_Work to complete_
Everything from the first line of the entries through the line containing "Faecal samples were" is to be retyped exactly, and nothing beyond it.

_Source data_
-- Opening Marker --

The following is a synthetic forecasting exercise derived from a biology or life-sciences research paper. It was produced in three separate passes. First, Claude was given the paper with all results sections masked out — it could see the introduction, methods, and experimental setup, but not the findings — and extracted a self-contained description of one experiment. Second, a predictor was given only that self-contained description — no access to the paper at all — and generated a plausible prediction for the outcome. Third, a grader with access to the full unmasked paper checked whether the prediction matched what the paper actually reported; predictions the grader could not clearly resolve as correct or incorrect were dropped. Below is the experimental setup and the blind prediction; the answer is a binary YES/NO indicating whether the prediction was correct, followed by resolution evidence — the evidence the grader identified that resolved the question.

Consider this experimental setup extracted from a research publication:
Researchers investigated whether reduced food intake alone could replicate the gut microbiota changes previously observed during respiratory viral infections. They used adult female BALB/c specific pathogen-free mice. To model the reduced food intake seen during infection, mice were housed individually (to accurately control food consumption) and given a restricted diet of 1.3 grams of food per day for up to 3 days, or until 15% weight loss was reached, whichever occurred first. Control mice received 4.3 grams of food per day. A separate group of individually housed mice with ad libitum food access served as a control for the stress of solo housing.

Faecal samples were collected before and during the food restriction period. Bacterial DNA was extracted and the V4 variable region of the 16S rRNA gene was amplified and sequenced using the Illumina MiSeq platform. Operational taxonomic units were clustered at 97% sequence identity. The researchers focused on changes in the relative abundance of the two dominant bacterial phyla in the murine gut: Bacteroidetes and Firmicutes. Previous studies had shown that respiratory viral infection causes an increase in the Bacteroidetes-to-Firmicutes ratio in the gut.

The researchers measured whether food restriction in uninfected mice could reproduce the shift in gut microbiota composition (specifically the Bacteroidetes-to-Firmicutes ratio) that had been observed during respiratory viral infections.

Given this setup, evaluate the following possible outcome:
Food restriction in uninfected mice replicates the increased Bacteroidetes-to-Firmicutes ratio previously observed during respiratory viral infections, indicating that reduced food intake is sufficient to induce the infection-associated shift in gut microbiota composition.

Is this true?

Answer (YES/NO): YES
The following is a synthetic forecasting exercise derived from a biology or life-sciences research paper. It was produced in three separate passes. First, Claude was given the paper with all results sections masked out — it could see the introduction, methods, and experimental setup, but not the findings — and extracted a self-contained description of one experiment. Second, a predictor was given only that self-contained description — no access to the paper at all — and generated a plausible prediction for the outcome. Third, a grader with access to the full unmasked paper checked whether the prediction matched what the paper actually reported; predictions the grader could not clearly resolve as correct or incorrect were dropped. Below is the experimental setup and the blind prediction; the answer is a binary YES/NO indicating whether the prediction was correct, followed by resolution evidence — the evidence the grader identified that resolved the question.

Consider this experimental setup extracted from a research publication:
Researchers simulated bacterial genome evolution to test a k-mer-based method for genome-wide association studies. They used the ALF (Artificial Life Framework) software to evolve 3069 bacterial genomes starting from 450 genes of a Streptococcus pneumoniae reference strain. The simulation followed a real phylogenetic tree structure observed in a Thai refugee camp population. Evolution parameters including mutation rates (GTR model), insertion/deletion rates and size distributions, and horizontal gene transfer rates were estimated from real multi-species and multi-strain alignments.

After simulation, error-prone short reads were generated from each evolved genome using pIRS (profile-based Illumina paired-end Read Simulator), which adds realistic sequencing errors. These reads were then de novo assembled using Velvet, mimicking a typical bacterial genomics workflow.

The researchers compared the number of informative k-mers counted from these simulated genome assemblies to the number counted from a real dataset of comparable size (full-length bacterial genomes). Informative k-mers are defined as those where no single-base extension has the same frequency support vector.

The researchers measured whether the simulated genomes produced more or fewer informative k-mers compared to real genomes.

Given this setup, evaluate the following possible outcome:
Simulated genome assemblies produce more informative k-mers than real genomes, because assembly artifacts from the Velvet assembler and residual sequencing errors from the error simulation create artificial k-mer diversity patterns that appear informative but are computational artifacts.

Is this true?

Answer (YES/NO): NO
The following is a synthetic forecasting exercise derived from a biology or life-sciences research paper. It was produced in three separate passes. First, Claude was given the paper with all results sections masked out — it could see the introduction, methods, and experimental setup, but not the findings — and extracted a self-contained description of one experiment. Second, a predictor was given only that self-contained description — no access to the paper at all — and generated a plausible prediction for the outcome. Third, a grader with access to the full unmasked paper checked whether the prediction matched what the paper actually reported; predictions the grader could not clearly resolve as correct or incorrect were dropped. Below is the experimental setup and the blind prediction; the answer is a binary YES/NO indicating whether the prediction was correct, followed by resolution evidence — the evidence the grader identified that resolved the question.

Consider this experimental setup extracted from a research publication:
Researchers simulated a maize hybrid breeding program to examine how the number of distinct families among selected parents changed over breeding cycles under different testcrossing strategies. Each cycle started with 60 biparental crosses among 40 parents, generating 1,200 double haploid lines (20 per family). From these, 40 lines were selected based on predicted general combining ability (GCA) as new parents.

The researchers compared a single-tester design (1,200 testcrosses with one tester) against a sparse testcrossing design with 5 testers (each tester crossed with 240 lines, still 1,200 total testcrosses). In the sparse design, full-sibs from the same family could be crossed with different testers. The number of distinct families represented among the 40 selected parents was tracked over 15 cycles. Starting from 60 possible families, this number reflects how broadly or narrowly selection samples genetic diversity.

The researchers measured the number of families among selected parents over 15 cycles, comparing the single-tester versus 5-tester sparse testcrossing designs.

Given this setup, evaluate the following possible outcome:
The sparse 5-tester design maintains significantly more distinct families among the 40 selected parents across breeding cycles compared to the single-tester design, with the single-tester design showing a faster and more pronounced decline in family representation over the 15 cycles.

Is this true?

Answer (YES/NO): YES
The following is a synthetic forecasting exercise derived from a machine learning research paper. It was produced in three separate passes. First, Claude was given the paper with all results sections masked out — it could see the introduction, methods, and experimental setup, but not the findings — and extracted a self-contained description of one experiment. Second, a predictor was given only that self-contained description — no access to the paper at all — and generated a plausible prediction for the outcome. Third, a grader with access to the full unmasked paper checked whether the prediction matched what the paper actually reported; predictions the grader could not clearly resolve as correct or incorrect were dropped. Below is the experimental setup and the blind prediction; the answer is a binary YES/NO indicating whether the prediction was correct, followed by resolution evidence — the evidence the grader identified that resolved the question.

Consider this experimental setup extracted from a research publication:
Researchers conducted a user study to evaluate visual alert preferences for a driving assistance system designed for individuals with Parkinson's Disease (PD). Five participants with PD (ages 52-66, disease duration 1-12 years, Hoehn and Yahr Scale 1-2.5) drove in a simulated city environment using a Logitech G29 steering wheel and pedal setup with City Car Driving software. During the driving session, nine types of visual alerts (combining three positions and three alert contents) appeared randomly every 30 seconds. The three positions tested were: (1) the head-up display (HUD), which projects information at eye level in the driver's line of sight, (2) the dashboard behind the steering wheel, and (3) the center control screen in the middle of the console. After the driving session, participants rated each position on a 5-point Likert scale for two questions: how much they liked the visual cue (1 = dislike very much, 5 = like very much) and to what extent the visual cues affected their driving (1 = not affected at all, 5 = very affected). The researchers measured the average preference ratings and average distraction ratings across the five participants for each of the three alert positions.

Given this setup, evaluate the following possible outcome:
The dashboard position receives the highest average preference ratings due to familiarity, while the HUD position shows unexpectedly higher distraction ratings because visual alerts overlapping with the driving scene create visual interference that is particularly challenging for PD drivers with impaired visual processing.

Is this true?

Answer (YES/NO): NO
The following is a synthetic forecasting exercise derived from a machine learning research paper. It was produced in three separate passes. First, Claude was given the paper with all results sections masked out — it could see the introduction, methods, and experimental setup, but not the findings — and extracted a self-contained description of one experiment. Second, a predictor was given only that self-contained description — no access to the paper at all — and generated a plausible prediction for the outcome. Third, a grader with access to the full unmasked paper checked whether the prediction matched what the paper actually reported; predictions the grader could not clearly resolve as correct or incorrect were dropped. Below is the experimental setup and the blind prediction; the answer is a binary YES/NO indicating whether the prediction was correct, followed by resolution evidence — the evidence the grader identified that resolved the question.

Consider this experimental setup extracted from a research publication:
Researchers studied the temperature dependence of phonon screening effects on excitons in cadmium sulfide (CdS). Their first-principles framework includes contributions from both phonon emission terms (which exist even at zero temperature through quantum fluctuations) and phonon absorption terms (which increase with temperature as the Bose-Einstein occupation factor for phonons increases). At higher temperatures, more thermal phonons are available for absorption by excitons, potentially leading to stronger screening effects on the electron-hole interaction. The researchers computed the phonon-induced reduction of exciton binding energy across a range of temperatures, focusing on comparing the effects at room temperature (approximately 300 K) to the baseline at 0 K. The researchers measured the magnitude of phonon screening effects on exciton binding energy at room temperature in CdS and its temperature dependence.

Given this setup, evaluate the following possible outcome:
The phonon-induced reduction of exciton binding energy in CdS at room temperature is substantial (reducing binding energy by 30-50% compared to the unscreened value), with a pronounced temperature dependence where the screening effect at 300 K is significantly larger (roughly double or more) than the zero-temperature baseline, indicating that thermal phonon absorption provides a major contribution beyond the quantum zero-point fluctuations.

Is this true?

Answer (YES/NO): NO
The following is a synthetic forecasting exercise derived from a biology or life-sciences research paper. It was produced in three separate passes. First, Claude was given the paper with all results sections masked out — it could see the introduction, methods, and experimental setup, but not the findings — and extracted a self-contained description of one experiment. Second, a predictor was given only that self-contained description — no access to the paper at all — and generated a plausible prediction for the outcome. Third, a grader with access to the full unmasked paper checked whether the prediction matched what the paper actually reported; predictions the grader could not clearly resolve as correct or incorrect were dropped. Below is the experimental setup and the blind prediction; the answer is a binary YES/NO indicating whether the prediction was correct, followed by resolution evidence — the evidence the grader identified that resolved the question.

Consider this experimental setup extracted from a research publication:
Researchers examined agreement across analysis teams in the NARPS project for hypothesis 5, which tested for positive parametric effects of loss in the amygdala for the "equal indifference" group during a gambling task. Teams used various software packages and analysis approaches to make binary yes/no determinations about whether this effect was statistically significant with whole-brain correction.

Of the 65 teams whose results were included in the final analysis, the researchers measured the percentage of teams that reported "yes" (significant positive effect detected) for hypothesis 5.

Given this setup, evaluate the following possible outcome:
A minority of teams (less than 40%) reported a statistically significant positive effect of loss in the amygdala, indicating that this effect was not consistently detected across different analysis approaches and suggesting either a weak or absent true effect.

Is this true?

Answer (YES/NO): NO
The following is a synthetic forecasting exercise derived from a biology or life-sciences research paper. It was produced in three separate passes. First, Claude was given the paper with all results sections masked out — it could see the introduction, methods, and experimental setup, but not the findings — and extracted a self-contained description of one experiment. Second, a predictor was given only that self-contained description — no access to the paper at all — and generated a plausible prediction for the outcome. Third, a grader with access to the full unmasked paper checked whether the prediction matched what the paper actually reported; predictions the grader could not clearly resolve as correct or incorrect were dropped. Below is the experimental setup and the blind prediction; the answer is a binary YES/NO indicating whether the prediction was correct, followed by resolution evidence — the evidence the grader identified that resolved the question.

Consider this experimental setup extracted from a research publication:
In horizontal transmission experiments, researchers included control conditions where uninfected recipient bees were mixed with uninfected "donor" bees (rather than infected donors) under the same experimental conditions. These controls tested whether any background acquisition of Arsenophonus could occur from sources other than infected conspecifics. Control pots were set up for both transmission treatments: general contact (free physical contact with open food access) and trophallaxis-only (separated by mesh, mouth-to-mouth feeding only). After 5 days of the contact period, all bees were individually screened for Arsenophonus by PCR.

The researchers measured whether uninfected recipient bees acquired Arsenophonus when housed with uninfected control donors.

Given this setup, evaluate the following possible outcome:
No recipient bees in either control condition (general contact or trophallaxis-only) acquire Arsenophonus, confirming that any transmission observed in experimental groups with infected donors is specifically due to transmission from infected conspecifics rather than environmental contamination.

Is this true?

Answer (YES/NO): NO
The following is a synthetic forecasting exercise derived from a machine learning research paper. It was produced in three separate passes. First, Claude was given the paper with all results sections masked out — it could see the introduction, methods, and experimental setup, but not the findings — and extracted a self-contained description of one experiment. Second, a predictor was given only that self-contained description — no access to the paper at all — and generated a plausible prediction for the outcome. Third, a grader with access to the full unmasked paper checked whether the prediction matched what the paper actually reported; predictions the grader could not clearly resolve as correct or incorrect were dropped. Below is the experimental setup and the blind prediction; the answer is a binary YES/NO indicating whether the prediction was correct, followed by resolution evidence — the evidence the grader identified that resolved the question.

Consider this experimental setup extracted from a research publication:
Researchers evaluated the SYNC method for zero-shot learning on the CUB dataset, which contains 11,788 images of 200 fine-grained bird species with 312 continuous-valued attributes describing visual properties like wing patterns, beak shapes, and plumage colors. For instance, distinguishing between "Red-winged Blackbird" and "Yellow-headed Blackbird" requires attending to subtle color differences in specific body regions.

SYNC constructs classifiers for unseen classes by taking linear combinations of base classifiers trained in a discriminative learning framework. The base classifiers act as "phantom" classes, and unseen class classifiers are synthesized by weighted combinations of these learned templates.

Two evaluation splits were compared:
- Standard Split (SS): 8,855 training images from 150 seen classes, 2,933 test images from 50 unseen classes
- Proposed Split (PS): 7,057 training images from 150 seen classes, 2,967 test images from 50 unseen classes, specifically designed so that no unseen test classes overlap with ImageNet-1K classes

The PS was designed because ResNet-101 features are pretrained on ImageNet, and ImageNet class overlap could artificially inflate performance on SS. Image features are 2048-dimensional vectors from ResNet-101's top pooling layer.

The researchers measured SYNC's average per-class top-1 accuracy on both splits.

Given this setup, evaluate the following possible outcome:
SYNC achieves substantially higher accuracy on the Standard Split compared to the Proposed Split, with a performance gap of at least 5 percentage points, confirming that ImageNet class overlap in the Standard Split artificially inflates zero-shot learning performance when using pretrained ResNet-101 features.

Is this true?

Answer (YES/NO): NO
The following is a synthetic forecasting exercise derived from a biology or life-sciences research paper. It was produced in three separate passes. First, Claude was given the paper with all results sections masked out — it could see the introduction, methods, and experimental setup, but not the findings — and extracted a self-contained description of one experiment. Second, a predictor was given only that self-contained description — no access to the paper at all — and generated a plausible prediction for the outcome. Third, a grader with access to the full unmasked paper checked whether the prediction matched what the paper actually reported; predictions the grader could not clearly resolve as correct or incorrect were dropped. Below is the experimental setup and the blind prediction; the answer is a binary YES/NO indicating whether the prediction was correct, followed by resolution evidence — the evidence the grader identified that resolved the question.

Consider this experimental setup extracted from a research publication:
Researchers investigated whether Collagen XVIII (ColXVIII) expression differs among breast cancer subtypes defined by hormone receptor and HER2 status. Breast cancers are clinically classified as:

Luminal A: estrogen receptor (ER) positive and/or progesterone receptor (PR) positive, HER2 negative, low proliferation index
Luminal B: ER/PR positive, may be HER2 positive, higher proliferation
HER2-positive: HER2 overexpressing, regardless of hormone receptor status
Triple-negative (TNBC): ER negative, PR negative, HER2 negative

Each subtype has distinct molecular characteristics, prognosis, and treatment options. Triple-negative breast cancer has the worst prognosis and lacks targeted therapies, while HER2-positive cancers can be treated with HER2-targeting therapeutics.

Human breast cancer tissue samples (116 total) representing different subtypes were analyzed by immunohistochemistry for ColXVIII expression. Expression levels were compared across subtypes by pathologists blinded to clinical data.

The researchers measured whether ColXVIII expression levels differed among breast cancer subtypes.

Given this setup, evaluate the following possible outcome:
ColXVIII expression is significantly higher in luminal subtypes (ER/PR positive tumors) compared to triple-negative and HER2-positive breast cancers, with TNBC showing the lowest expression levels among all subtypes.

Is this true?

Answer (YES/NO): NO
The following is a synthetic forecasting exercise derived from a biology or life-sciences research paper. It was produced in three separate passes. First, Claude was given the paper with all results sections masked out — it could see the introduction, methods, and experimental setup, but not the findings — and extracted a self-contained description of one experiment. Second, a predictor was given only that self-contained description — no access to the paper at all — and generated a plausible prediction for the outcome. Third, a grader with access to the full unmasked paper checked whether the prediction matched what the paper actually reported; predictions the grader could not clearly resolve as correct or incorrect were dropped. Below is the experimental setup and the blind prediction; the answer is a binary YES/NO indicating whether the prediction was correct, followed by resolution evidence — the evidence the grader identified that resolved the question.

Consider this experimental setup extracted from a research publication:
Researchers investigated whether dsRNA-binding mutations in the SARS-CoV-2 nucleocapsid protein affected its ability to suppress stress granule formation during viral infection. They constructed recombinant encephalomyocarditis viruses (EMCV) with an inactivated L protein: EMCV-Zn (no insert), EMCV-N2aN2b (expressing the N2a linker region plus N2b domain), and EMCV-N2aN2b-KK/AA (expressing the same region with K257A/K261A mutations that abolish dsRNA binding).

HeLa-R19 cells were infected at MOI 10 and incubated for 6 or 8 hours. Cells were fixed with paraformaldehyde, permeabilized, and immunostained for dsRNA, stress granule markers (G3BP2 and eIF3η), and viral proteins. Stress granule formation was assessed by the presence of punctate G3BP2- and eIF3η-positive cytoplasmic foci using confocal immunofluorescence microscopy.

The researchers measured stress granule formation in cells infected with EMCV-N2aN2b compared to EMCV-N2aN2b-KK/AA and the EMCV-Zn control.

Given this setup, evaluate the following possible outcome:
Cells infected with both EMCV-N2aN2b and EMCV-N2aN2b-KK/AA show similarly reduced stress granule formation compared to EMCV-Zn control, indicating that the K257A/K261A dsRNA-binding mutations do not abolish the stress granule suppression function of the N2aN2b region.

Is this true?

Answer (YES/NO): NO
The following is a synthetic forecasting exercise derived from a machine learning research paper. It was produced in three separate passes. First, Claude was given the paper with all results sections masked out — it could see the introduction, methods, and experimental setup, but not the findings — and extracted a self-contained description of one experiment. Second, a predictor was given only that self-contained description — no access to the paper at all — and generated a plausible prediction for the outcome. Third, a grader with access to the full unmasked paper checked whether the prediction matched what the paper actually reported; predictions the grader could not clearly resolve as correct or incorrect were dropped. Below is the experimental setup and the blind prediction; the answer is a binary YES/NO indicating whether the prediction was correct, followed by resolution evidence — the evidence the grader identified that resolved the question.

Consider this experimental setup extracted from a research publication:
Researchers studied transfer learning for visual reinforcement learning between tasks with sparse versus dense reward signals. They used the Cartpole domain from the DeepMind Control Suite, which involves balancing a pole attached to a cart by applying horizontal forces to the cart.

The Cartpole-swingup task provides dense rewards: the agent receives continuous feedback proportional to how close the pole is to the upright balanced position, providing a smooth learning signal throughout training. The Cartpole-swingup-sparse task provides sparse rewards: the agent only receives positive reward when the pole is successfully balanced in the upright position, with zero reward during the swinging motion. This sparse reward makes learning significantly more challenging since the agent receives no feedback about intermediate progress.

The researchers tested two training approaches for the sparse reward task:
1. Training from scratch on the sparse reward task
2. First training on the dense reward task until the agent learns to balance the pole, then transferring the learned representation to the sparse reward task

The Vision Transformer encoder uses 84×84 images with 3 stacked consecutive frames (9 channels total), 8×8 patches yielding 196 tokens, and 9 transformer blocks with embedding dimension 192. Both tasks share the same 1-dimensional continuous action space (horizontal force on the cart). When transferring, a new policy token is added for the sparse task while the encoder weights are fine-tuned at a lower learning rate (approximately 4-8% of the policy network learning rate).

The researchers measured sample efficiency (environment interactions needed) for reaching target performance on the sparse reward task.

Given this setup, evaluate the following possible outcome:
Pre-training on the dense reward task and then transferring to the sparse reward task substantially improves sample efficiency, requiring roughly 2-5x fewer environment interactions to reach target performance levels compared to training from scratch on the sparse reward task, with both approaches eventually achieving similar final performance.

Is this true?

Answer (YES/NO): NO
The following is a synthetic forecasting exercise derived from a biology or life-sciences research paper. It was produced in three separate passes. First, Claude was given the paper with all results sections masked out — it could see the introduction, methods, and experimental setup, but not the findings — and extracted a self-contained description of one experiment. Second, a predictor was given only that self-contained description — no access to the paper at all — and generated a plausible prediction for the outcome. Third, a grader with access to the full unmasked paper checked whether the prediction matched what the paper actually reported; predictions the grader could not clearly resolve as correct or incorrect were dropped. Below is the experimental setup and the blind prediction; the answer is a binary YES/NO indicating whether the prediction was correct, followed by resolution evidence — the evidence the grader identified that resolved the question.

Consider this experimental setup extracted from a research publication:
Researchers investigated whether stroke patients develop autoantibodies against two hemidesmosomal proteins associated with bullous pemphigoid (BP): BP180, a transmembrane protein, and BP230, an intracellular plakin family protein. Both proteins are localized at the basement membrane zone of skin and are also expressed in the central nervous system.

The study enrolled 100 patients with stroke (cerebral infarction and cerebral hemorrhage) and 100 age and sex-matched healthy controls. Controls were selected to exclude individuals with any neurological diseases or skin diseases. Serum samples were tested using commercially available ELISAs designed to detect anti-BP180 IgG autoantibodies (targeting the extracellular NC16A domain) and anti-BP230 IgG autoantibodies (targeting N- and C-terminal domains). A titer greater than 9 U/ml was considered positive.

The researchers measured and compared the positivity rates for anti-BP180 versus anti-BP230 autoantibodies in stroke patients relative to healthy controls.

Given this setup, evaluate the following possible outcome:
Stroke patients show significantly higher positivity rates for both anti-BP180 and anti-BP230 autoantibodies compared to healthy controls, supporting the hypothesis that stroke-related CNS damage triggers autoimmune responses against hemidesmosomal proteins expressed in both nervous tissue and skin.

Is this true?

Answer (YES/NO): NO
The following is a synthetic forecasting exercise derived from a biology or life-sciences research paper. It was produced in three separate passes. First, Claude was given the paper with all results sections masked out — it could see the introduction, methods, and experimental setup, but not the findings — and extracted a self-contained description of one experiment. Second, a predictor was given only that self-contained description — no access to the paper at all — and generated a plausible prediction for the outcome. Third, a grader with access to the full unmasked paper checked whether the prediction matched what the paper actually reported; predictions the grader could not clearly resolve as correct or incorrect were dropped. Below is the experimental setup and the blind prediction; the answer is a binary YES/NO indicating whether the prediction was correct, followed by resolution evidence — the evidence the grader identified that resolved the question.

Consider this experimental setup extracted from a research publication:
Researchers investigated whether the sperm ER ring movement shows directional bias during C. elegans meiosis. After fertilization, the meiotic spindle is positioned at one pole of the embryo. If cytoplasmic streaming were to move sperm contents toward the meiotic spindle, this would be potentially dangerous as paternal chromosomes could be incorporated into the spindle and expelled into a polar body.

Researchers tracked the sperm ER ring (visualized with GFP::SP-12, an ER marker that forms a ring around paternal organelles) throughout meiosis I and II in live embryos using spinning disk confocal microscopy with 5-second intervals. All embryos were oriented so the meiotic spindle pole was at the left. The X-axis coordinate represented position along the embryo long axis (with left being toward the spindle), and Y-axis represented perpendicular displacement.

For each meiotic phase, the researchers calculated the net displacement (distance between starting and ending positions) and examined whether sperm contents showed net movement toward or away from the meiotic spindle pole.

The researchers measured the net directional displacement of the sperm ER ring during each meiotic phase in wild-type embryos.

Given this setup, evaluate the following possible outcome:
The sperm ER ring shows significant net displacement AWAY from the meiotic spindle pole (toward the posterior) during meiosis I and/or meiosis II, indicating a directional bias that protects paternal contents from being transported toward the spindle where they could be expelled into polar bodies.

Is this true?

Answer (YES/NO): NO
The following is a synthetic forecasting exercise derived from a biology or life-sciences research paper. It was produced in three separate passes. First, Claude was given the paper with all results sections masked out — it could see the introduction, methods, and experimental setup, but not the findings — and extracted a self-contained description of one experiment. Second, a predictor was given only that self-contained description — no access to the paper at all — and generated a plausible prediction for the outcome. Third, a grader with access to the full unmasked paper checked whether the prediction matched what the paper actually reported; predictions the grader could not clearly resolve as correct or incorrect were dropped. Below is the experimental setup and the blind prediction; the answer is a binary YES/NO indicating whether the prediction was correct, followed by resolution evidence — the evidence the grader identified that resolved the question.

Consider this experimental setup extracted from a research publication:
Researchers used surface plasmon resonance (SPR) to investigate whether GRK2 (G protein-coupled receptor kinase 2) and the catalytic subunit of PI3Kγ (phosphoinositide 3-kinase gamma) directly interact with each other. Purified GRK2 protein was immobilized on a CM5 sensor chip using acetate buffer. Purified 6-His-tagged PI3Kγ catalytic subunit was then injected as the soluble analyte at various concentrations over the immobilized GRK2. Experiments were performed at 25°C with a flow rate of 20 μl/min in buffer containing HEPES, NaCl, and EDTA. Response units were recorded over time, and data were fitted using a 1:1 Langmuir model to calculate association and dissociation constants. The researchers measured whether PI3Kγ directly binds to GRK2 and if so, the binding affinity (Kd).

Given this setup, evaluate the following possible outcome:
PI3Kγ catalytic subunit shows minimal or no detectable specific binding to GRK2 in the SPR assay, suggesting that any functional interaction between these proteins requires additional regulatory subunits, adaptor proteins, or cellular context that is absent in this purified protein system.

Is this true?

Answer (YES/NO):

-- Closing Marker --

_Answer for the task_
The following is a synthetic forecasting exercise derived from a biology or life-sciences research paper. It was produced in three separate passes. First, Claude was given the paper with all results sections masked out — it could see the introduction, methods, and experimental setup, but not the findings — and extracted a self-contained description of one experiment. Second, a predictor was given only that self-contained description — no access to the paper at all — and generated a plausible prediction for the outcome. Third, a grader with access to the full unmasked paper checked whether the prediction matched what the paper actually reported; predictions the grader could not clearly resolve as correct or incorrect were dropped. Below is the experimental setup and the blind prediction; the answer is a binary YES/NO indicating whether the prediction was correct, followed by resolution evidence — the evidence the grader identified that resolved the question.

Consider this experimental setup extracted from a research publication:
Researchers investigated whether reduced food intake alone could replicate the gut microbiota changes previously observed during respiratory viral infections. They used adult female BALB/c specific pathogen-free mice. To model the reduced food intake seen during infection, mice were housed individually (to accurately control food consumption) and given a restricted diet of 1.3 grams of food per day for up to 3 days, or until 15% weight loss was reached, whichever occurred first. Control mice received 4.3 grams of food per day. A separate group of individually housed mice with ad libitum food access served as a control for the stress of solo housing.

Faecal samples were collected before and during the food restriction period. Bacterial DNA was extracted and the V4 variable region of the 16S rRNA gene was amplified and sequenced using the Illumina MiSeq platform. Operational taxonomic units were clustered at 97% sequence identity. The researchers focused on changes in the relative abundance of the two dominant bacterial phyla in the murine gut: Bacteroidetes and Firmicutes. Previous studies had shown that respiratory viral infection causes an increase in the Bacteroidetes-to-Firmicutes ratio in the gut.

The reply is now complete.